Percaya pada mata, bukan pada mulut dengan kalimat yang diucapkan. Mulut bisa berbohong tetapi mata akan selalu mencerminkan kejujuran.
Detik ini,
Otak gue berpikir keras dengan berbagai macam pemikiran, segala bentuk kemungkinan, perhitungan, dan embel-embel lainnya. Untuk membuat hati menjadi objektif, tidak selalu memendam perasaan dendam, marah, sedih, patah hati, iri, dengki, dan penyakit hati lainnya. Aneh rasanya, ketika berperang dengan diri sendiri. Melawan rasa irrasional agar menjadi rasional, merubah subjektivitas menjadi objektivitas, memaafkan kesalahan terbesar orang-orang, dan berusaha membenci namun sebenarnya mencintai.
Halah, ucapan yang hanya diungkapkan anak ingusan.
Musuh yang paling besar bukan berasal dari orang lain, tetapi berasal dari sendiri. Orang hebat bukan orang yang berhasil mengalahkan orang lain, tetapi orang yang berhasil memenangkan peperangan egosentris dari diri sendiri. Susah rasanya merubah perasaan ini, padahal otak sudah berteriak, "JANGAN!"

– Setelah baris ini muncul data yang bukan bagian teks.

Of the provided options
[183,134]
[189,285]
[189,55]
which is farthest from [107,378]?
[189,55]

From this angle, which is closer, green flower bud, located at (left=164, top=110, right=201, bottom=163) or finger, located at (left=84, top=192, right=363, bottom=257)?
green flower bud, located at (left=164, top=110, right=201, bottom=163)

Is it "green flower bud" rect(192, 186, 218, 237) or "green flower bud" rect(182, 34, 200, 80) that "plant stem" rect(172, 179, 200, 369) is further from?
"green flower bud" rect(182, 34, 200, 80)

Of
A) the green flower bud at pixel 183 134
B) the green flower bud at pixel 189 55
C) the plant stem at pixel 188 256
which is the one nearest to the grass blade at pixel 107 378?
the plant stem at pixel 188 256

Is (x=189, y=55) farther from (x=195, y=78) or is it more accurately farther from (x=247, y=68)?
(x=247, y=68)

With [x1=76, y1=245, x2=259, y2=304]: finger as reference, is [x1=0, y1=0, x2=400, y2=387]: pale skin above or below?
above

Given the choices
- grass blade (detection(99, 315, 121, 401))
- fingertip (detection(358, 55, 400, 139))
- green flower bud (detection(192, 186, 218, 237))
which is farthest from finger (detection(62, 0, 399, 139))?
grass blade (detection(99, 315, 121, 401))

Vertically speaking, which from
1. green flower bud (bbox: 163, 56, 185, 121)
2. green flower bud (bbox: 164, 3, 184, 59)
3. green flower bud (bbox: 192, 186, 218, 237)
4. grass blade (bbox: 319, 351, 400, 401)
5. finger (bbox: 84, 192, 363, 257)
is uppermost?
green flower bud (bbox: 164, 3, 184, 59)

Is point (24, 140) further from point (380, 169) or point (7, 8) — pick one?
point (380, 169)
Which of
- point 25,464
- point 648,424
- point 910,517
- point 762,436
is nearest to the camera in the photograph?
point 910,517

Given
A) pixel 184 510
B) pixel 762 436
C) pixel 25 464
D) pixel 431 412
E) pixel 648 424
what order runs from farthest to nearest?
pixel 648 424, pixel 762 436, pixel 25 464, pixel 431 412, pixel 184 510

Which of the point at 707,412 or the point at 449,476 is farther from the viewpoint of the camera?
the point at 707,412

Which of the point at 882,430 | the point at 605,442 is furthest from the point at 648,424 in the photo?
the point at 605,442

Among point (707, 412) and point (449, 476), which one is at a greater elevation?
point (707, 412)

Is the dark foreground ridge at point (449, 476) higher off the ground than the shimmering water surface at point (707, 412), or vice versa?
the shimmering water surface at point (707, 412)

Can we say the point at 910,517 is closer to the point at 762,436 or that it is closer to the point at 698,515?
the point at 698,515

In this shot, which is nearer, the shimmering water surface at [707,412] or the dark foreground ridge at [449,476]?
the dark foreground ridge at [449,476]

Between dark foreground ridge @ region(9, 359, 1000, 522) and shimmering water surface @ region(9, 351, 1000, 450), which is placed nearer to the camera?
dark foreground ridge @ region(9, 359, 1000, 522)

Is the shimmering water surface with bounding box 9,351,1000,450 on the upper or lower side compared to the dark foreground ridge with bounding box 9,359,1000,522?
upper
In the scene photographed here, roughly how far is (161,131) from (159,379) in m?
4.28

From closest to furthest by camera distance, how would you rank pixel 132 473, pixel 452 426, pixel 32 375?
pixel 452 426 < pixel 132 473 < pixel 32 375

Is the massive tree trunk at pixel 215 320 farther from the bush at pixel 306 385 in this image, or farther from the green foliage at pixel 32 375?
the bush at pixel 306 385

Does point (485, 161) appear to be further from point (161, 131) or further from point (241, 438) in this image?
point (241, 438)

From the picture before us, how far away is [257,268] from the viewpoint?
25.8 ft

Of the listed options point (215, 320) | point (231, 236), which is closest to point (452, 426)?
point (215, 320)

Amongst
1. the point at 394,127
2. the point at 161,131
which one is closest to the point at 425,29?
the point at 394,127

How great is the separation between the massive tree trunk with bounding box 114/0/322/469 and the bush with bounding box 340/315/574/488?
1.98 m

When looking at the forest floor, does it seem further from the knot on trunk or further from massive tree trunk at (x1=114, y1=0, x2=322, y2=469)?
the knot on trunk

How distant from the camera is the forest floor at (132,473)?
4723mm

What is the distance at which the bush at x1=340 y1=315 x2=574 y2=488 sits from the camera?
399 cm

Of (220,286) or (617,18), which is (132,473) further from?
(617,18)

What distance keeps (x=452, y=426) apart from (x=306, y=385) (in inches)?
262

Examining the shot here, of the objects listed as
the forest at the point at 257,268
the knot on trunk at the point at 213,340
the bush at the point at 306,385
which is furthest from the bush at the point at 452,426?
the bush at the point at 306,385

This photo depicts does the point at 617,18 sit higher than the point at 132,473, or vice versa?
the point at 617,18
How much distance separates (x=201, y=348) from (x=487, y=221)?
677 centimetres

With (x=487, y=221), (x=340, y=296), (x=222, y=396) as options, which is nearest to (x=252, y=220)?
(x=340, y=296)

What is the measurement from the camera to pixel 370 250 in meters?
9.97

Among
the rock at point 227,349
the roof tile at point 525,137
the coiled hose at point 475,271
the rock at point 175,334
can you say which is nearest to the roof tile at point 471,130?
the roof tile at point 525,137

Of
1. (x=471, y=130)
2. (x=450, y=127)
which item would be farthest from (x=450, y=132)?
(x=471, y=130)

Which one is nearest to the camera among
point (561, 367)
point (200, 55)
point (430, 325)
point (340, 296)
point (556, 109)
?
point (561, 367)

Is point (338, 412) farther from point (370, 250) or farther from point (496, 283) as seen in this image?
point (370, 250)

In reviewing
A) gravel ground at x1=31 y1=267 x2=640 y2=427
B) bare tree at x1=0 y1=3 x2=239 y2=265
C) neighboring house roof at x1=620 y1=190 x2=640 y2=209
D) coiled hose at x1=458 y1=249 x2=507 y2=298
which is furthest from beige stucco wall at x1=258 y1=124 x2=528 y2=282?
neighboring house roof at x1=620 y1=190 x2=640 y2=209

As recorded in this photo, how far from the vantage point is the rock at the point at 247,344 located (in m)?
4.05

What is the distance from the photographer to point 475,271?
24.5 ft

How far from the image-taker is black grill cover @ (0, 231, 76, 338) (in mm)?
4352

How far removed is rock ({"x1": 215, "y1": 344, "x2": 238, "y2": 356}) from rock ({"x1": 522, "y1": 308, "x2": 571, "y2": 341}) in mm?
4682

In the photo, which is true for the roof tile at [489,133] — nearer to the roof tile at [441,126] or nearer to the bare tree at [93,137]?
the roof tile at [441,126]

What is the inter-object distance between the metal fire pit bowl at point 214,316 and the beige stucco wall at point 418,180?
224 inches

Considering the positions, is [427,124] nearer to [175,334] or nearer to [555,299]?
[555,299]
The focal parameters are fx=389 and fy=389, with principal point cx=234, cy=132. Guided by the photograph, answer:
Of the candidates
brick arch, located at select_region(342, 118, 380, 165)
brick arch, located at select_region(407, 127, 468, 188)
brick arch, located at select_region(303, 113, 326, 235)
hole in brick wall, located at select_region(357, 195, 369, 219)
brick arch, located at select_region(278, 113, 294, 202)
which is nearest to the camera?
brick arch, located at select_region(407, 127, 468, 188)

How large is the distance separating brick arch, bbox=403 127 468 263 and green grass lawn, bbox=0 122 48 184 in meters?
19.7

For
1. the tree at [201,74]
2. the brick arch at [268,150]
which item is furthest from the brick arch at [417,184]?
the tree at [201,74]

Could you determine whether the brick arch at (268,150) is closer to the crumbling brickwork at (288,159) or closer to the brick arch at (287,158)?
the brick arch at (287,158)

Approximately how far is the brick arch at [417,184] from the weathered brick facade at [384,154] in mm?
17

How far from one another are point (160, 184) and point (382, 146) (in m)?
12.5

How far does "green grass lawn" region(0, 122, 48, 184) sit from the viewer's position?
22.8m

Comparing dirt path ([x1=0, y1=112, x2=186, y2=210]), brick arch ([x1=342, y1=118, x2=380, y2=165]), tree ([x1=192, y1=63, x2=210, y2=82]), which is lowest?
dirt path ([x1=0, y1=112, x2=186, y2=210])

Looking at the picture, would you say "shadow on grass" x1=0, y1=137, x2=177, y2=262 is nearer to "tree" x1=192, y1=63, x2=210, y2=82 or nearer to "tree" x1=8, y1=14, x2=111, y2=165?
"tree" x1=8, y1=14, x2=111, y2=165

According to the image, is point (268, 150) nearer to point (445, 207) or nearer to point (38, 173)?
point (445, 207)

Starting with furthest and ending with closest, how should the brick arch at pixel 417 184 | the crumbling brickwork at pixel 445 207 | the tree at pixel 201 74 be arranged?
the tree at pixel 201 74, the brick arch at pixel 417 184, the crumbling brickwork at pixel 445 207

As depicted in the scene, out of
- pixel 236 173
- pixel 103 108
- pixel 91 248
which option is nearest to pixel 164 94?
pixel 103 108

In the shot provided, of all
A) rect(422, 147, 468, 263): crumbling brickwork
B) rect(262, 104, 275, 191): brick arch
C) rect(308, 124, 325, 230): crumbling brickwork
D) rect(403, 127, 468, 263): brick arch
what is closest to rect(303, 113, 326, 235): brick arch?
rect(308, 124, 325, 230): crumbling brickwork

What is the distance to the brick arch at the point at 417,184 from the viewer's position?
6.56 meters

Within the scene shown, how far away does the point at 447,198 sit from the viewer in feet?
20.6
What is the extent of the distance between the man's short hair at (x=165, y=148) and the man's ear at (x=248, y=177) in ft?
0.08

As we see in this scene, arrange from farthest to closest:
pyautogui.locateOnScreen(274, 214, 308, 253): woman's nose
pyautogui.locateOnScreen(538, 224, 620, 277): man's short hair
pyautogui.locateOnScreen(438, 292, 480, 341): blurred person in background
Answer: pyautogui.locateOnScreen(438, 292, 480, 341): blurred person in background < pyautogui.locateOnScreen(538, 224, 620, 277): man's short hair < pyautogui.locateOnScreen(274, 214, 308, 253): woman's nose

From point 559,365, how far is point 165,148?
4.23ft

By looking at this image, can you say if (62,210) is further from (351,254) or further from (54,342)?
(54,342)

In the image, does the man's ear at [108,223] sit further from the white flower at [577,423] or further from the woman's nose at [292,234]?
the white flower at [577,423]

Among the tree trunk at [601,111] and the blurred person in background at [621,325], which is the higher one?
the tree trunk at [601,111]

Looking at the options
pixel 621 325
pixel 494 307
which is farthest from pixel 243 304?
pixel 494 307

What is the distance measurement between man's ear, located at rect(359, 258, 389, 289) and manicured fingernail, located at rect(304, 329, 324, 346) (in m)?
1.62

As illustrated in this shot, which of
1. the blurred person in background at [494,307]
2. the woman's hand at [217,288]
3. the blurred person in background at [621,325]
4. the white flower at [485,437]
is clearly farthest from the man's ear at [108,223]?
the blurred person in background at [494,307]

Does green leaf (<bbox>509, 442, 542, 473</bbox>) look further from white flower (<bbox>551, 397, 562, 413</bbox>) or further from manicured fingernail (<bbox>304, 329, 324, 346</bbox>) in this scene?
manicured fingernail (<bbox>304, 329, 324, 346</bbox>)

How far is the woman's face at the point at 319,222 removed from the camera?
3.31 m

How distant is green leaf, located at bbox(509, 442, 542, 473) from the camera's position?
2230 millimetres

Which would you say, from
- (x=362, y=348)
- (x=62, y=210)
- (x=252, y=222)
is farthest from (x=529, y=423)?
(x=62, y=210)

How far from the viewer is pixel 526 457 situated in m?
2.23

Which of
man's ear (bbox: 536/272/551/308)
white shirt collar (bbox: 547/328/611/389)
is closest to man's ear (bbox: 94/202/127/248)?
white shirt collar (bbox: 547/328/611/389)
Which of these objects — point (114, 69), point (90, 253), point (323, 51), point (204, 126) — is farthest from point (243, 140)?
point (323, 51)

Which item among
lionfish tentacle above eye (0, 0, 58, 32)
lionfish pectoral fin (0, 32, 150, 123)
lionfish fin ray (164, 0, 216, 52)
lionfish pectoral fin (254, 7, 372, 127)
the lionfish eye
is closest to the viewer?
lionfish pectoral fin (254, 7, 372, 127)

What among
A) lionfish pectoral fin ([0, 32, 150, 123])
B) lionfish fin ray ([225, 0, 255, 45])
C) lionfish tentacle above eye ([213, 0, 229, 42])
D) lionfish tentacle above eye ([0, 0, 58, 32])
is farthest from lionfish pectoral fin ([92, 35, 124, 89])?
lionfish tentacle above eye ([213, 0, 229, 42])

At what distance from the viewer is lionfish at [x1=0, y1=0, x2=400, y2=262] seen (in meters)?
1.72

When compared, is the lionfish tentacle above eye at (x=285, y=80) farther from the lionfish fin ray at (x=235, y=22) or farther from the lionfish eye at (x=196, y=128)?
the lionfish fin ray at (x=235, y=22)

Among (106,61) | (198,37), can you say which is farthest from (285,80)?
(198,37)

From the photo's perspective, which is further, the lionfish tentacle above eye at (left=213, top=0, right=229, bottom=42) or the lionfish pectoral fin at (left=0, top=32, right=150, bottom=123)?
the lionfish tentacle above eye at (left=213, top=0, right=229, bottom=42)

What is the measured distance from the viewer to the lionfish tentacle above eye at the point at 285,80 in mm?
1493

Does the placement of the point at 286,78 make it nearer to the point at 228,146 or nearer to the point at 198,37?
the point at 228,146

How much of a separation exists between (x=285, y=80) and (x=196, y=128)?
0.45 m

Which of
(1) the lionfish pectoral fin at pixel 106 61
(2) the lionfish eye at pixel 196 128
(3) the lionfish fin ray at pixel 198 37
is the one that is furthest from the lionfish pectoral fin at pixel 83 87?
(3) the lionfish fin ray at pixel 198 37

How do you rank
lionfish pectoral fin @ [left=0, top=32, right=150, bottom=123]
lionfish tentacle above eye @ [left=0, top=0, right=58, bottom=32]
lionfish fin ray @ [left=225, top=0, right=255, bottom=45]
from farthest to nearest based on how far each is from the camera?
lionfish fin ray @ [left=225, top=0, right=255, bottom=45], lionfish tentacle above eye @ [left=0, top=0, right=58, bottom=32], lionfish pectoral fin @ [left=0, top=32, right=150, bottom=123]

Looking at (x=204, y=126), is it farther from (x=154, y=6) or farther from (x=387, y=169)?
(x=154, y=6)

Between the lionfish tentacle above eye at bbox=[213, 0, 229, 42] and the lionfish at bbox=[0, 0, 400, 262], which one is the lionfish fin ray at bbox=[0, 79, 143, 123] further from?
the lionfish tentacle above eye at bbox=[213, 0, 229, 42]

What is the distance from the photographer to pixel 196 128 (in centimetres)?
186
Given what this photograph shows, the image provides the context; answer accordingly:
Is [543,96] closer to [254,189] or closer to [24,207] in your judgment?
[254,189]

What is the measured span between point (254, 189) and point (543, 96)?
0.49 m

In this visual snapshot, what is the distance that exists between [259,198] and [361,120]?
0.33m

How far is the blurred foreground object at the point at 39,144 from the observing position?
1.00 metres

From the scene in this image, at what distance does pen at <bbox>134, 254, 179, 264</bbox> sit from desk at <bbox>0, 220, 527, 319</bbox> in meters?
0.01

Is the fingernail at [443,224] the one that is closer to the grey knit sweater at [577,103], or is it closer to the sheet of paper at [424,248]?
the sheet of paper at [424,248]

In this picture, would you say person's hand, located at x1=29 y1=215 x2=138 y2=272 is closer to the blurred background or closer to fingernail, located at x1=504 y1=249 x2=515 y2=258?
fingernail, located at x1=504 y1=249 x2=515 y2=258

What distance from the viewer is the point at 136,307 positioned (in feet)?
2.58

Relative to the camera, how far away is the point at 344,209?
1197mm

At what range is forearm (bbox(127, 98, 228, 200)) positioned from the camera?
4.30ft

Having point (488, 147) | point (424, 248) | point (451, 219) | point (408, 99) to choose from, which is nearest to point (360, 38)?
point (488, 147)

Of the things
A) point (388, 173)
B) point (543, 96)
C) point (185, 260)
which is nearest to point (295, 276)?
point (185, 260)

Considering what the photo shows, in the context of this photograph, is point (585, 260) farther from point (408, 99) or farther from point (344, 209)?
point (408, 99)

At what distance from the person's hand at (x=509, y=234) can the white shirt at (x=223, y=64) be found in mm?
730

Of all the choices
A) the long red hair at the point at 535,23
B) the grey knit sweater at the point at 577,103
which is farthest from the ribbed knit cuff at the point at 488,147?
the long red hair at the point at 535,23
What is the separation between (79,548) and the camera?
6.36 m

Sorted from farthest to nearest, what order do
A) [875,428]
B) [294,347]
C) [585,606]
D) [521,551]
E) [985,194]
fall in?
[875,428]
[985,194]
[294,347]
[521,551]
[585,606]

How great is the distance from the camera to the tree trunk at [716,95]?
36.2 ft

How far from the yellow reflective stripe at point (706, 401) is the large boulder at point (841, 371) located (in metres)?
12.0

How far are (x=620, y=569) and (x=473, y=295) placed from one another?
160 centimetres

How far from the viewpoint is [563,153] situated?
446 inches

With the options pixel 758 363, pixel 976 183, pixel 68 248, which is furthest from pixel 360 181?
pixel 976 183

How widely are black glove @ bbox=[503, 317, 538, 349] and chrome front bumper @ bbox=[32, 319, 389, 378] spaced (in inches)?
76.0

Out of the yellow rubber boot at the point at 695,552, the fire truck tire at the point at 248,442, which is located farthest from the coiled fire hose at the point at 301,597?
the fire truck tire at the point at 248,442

Bagaimana bisa gue mendepaknya? Karena dia, gue menyadari keironisan sempurna. Rasa ingin pergi namun ada juga rasa ingin menetap. Dia seperti angin, menyejukkan ketika berhembus pelan namun malapetaka ketika berhembus kencang. Menagih rasa yang mendebarkan namun membawa kebencian ketika berjumpa.
Apa sebenarnya gue marah terhadap diri sendiri?
Gue harus bisa menang dari diri sendiri, jangan sampai kalah. Ayo, otak, jangan biarkan hati ini menang.